── READING TEXT
12) Find the point on the surface $$f(x,y)=x^2+y^2+10$$ nearest the plane $$x+2y−z=0.$$ Identify the point on the plane.

Hint:
Here one approach is the find the distance between a point $$(x_0, y_0, z_0)$$ on the surface and the plane, using what you learned in Section 11.5. Then you can substitute the surface function into this distance function for $$z_0$$ and substitute $$x$$ for $$x_0$$ and $$y$$ for $$y_0$$. This will give you a function of $$x$$ and $$y$$ that you can minimize.
$$(0.5,1,11.25)$$ is the point on the surface nearest the plane.
Although it was not requested, note that $$(\frac{47}{24},\frac{47}{12},\frac{235}{24})$$ is the point on the plane that is nearest the surface.
See this problem illustrated in CalcPlot3D.

13) Find the point in the plane $$2x−y+2z=16$$ that is closest to the origin.

14) A company manufactures two types of athletic shoes: jogging shoes and cross-trainers. The total revenue from $$x$$ units of jogging shoes and $$y$$ units of cross-trainers is given by $$R(x,y)=−5x^2−8y^2−2xy+42x+102y,$$ where $$x$$ and $$y$$ are in thousands of units. Find the values of $$x$$ and $$y$$ to maximize the total revenue.

$$x=3$$ and $$y=6$$

15) A shipping company handles rectangular boxes provided the sum of the length, width, and height of the box does not exceed $$96$$in. Find the dimensions of the box that meets this condition and has the largest volume.

16) Find the maximum volume of a cylindrical soda can such that the sum of its height and circumference is $$120$$ cm.

$$V=\frac{64,000}{π}\,\text{cm}^3≈20,372\,\text{cm}^3$$
────
> [SHORT EXERCISE 1]:
Extract every line of the scene-distance listing verbatim, from first to last.
The listing is unrelated to the optimization exercises.
── DATA SHOWN
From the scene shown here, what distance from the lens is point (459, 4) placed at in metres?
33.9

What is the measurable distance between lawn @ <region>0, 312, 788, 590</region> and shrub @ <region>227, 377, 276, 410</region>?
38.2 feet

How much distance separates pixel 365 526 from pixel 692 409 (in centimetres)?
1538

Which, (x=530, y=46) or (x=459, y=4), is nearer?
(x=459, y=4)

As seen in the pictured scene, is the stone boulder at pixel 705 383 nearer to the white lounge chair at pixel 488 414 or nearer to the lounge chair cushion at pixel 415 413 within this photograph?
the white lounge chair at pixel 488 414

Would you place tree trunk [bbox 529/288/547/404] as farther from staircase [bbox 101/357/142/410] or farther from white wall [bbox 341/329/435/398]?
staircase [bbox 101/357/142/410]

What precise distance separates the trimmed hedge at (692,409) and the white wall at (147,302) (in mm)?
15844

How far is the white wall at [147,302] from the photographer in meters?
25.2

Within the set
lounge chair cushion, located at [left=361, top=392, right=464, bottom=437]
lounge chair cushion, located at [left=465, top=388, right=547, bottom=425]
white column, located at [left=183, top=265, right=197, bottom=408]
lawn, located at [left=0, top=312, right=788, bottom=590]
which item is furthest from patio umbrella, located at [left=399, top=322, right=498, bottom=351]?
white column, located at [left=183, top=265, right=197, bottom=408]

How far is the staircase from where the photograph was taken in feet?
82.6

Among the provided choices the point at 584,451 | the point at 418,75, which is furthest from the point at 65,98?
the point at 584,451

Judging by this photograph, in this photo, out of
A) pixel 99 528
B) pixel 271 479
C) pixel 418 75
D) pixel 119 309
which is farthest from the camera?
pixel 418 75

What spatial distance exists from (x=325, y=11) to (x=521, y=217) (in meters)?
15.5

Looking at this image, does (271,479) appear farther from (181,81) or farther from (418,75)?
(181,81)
────
> [SHORT EXERCISE 2]:
In the optimization exercises, which values of x and y maximize the total revenue from jogging shoes and cross-trainers?

> [TASK RESPONSE 1]:
From the scene shown here, what distance from the lens is point (459, 4) placed at in metres?
33.9

What is the measurable distance between lawn @ <region>0, 312, 788, 590</region> and shrub @ <region>227, 377, 276, 410</region>?
38.2 feet

How much distance separates pixel 365 526 from pixel 692 409 (in centimetres)?
1538

Which, (x=530, y=46) or (x=459, y=4), is nearer?
(x=459, y=4)

As seen in the pictured scene, is the stone boulder at pixel 705 383 nearer to the white lounge chair at pixel 488 414 or nearer to the lounge chair cushion at pixel 415 413 within this photograph?
the white lounge chair at pixel 488 414

Would you place tree trunk [bbox 529/288/547/404] as farther from staircase [bbox 101/357/142/410] or farther from white wall [bbox 341/329/435/398]?
staircase [bbox 101/357/142/410]

What precise distance separates the trimmed hedge at (692,409) and the white wall at (147,302) (in mm)?
15844

How far is the white wall at [147,302] from the photographer in meters?
25.2

Within the set
lounge chair cushion, located at [left=361, top=392, right=464, bottom=437]
lounge chair cushion, located at [left=465, top=388, right=547, bottom=425]
white column, located at [left=183, top=265, right=197, bottom=408]
lawn, located at [left=0, top=312, right=788, bottom=590]
which item is furthest from patio umbrella, located at [left=399, top=322, right=498, bottom=351]?
white column, located at [left=183, top=265, right=197, bottom=408]

How far is the staircase from where the photograph was taken in feet?
82.6

Among the provided choices the point at 584,451 | the point at 418,75, which is furthest from the point at 65,98?
the point at 584,451

Judging by this photograph, in this photo, out of
A) pixel 99 528
B) pixel 271 479
C) pixel 418 75
D) pixel 119 309
which is farthest from the camera?
pixel 418 75

What spatial distance exists from (x=325, y=11) to (x=521, y=217) (in meters)?
15.5

Looking at this image, does (271,479) appear farther from (181,81) or farther from (418,75)?
(181,81)

> [TASK RESPONSE 2]:
x = 3 and y = 6, in thousands of units.